How often must national cloud and AI strategies be reviewed under CADA?

Summary Under the proposed Cloud and AI Development Act (CADA), Member States are required to assess their national cloud and AI strategies at least every three years. This assessment must be based on key performance indicators (KPIs), and strategies must be updated where necessary to ensure consistency with the Regulation's objectives. Member States must notify the European Commission of their strategies (both initial and revised) within three months of adoption. The Commission is tasked with monitoring the adoption and revision of these strategies to ensure EU-wide coherence.

Detail

The proposed Cloud and AI Development Act (CADA), COM(2026) 502 final, establishes a comprehensive framework to strengthen Europe's cloud and AI ecosystem. A critical component of this framework is the requirement for Member States to develop and maintain national cloud and AI strategies. While the initial adoption of these strategies is a one-time event triggered by the Regulation's entry into force, the proposal explicitly mandates a continuous cycle of review and adaptation to keep pace with technological evolution and market dynamics.
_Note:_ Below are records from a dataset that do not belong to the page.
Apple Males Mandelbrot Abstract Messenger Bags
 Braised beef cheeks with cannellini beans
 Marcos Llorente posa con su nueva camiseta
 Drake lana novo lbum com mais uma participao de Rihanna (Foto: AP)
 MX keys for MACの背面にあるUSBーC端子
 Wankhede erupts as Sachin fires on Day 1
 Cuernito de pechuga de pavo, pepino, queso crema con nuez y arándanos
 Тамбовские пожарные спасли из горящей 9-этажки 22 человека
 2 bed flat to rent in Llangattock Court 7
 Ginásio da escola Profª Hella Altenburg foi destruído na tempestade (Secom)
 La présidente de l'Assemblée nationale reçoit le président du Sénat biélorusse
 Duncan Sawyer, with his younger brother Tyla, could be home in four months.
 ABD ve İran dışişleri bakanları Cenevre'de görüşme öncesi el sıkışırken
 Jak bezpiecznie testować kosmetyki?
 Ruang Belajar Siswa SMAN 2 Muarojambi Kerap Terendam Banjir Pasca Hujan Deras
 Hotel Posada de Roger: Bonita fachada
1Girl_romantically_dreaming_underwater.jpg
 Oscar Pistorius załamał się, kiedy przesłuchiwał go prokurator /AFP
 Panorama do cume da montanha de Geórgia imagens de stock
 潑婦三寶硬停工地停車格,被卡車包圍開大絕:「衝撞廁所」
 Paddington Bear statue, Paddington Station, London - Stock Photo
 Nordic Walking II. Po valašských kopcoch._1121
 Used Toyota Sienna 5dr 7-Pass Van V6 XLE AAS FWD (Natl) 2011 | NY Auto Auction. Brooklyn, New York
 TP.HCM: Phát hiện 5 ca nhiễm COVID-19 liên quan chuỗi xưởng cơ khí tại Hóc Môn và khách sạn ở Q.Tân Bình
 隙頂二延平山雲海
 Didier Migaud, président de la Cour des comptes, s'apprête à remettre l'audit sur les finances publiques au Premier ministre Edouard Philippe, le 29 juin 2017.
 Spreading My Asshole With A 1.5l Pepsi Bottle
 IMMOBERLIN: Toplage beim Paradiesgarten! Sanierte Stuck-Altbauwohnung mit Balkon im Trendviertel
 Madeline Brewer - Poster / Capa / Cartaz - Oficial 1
The Mandatory Three-Year Review Cycle

The core obligation regarding the frequency of review is found in Article 7(5) of the proposal. This provision ensures that national strategies remain living documents rather than static policy statements.

As proposed, Article 7(5) states:

"Member States shall assess their national strategies at least every three years on the basis of key performance indicators and, where necessary, update them."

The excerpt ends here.